Good words for ‘bad boys’
Decades of irreverence and oddball humor have made Penn & Teller notorious as the Bad Boys of Magic, but even as renegades they’ve charmed their fellow performers — including some of the world’s most respected illusionists.
“Everything they do is original,” says Johnny Thompson, a magician who has worked in Las Vegas as a consultant with the team for almost 20 years. “These are not things you can buy off the shelves of a magic store. They come to me with the most unique premises — and the most wonderful thing about working with them is there’s no time limit.”
Thompson, who is helping the duo with three brand-new setups, says some tricks take two or three years to perfect for the stage — but the time is well spent, he adds, citing Teller’s Silver Fish as an example.

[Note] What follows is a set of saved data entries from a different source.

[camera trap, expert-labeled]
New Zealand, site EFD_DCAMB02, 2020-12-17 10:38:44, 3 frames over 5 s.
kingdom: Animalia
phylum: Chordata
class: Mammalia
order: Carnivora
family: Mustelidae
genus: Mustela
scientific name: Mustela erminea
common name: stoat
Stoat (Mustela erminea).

Based on an old trick called the Miser’s Dream, which featured an opaque champagne bucket, Teller’s Silver Fish takes things to a “new level,” using a transparent fish bowl to produce coins and fish seemingly out of thin air.

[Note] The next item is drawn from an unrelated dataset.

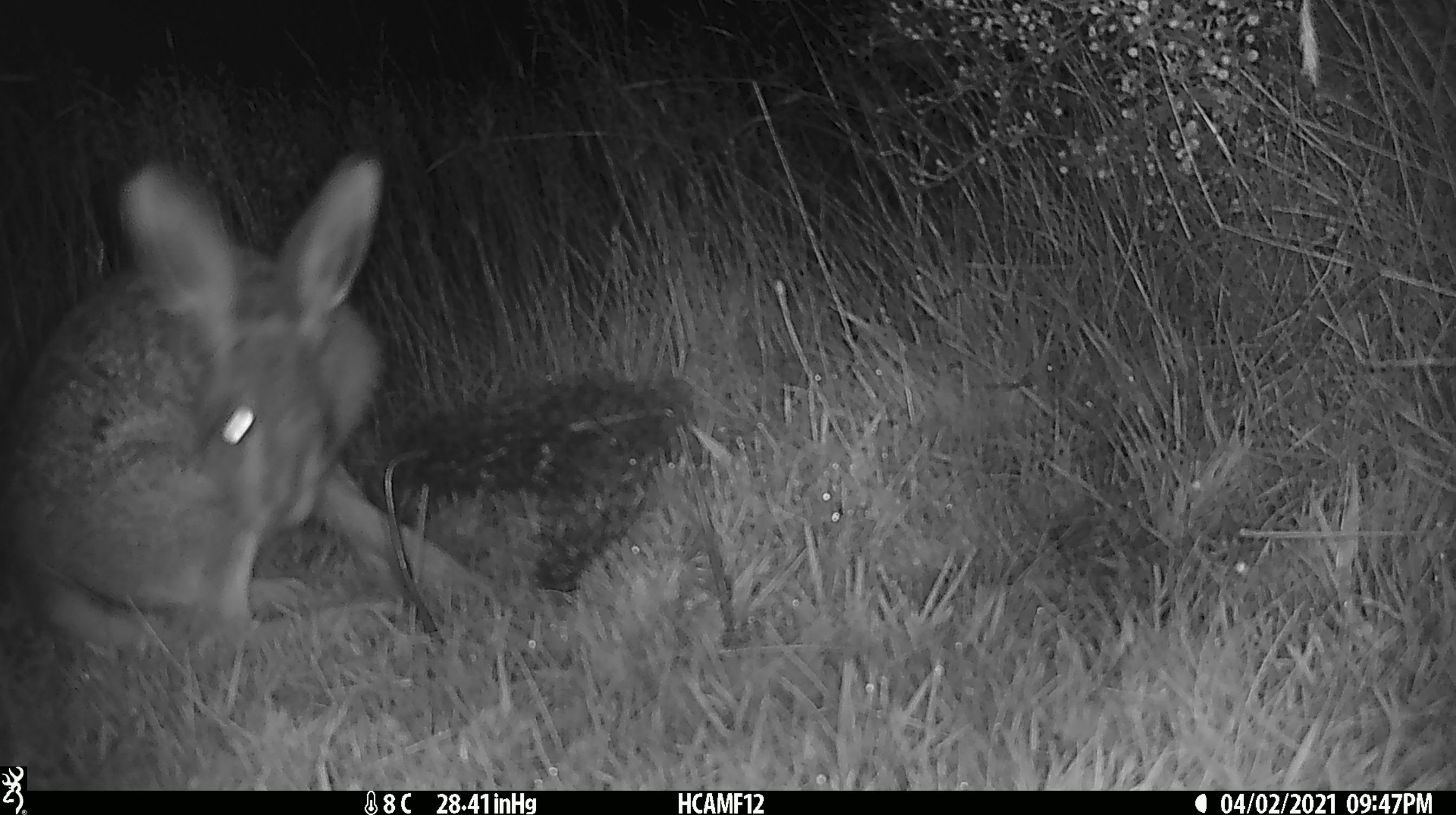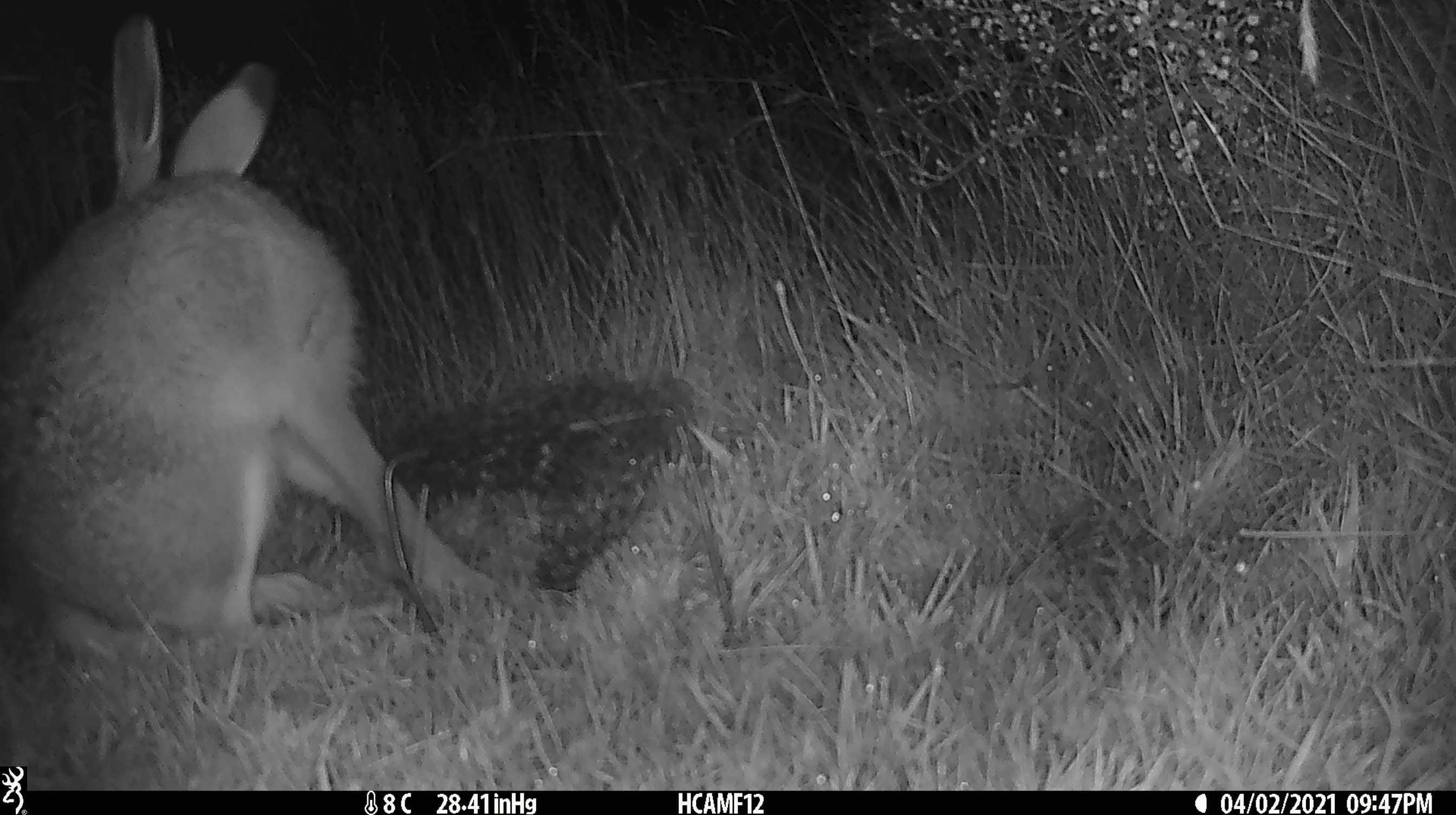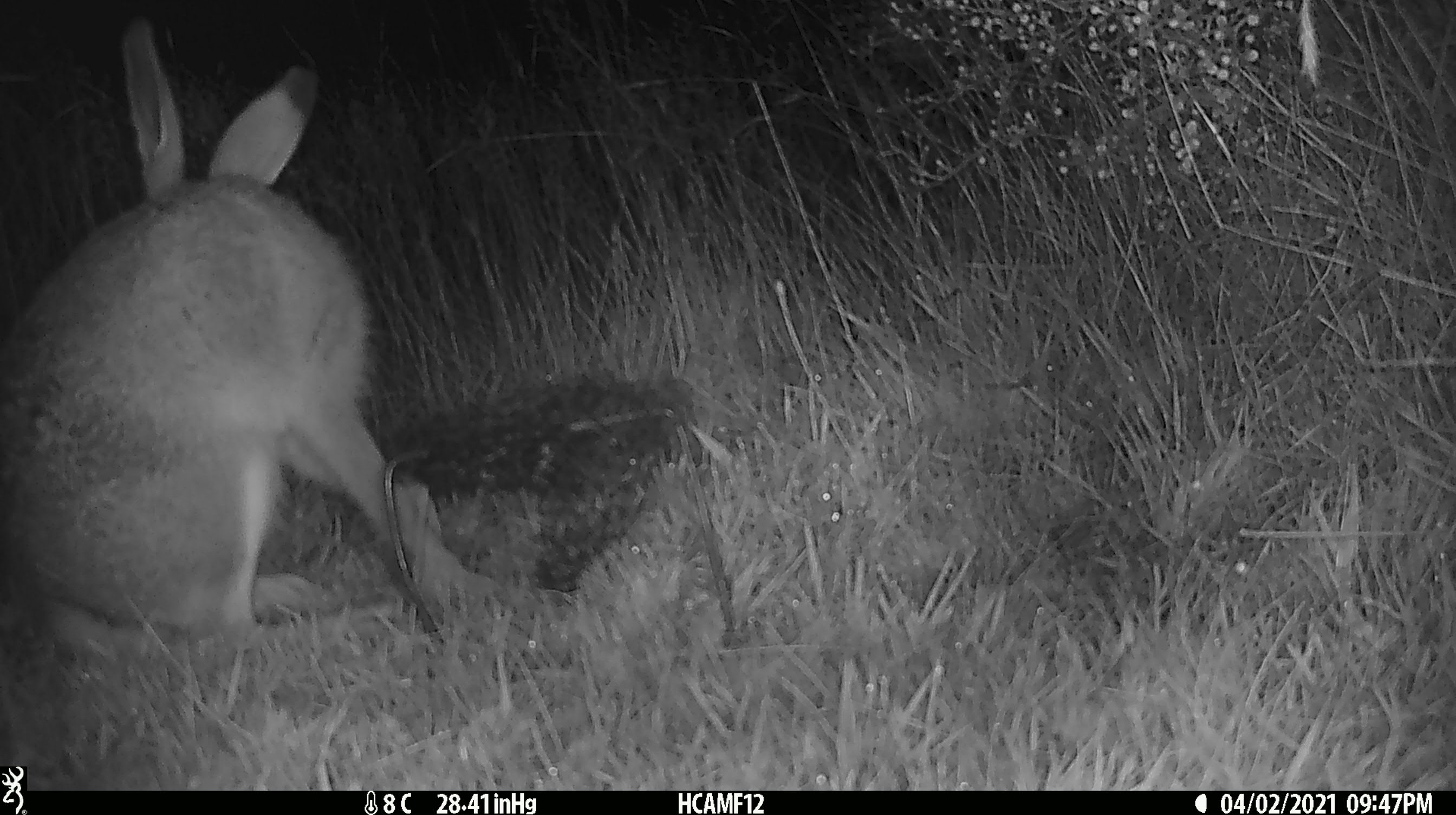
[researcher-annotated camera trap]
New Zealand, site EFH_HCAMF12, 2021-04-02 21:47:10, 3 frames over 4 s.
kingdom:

“Years ago, before they began presenting their bullet-catch routine, they came to me to make sure there was no overlap with what I was working on,” Copperfield says. “The gesture meant a lot to me. Their routine is brilliant. It is certainly among the best — if not the greatest bullet catch of all time.”

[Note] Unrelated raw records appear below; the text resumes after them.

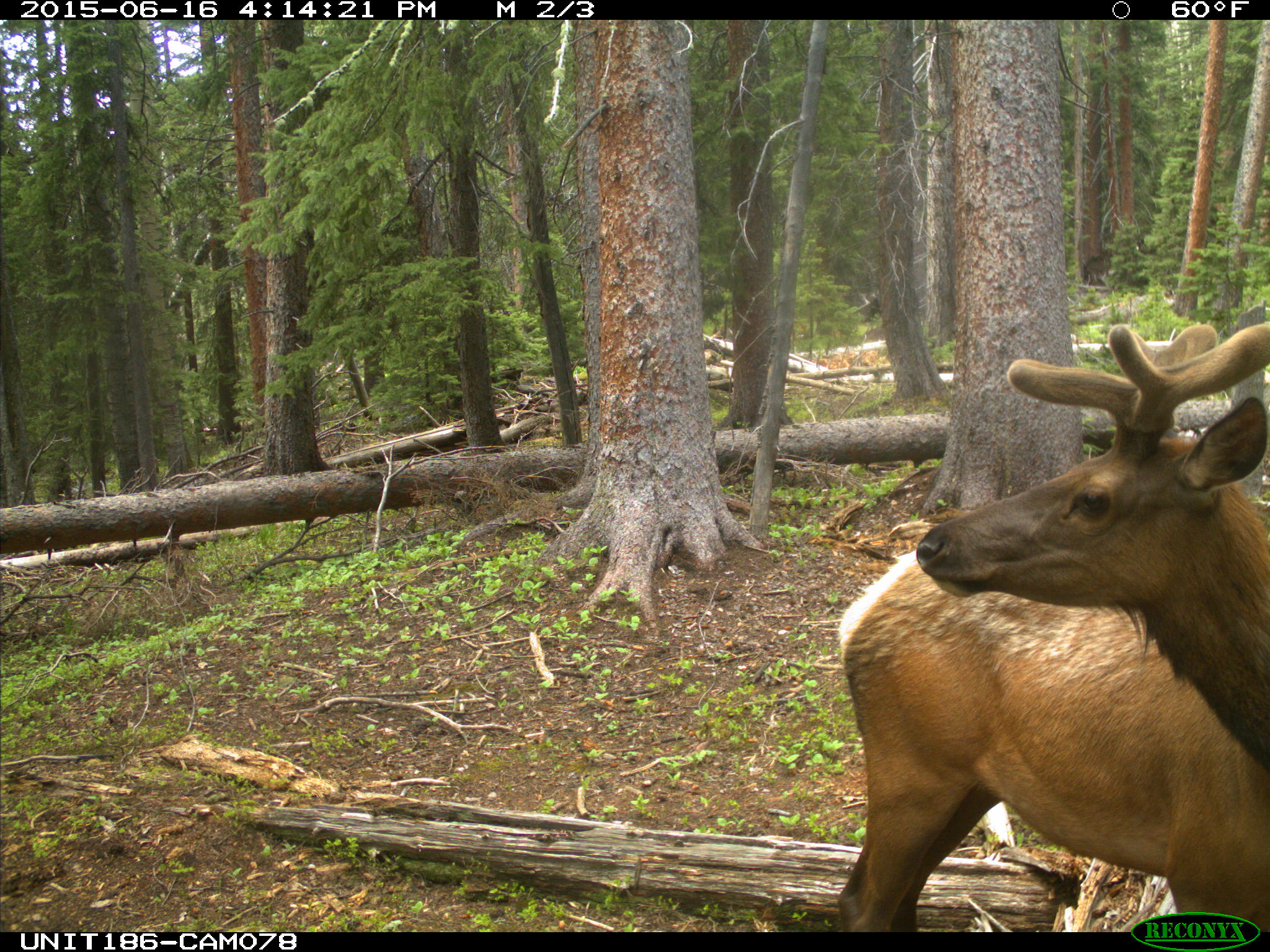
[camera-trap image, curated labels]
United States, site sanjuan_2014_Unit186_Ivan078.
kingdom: Animalia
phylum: Chordata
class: Mammalia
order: Artiodactyla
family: Cervidae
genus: Cervus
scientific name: Cervus elaphus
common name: red deer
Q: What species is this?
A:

Illusionist Lance Burton recalls Penn and Teller’s infamous flag-burning trick, in which a U.S. flag smolders inside a coiled Bill of Rights, noting that although the act appears contentious, the takeaway is a respectful lesson in the protection of creative rights and freedom.
Says Burton: “They have a peculiar sensibility about their approach to magic, and I don’t know if there’s anyway to really explain what that is, except to say that there’s the right way to do a trick, there’s a wrong way to do a trick and then there’s the Penn and Teller way.”